[Given request] Copy out word for word the part of the items that opens with the line containing "How much space", including that line, and runs through the last line of the items.

╭──

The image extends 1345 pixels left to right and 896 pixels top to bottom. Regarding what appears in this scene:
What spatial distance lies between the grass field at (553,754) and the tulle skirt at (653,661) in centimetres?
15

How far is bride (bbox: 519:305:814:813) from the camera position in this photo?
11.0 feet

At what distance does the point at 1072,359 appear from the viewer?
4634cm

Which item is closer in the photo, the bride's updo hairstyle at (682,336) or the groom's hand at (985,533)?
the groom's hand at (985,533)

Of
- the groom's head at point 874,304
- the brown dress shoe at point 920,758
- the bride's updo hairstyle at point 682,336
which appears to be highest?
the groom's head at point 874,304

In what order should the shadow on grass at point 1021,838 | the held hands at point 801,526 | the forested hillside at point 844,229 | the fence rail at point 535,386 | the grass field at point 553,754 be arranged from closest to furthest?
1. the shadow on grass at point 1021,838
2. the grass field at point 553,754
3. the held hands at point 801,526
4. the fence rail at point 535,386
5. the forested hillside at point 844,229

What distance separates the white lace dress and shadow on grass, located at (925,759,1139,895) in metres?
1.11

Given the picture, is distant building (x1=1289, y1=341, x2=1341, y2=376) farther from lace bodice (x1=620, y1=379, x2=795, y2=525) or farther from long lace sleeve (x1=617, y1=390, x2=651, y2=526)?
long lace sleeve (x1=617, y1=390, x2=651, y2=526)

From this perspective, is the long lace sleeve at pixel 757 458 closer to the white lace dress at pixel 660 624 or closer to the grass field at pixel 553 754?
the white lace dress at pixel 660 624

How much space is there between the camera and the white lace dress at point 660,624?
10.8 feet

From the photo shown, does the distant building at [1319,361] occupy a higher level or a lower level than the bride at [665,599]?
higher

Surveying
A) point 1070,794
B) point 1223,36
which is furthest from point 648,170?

╰──

[Task result]
How much space is there between the camera and the white lace dress at point 660,624?
10.8 feet

From the photo shown, does the distant building at [1319,361] occupy a higher level or a lower level than the bride at [665,599]?
higher

Surveying
A) point 1070,794
B) point 1223,36
which is furthest from point 648,170?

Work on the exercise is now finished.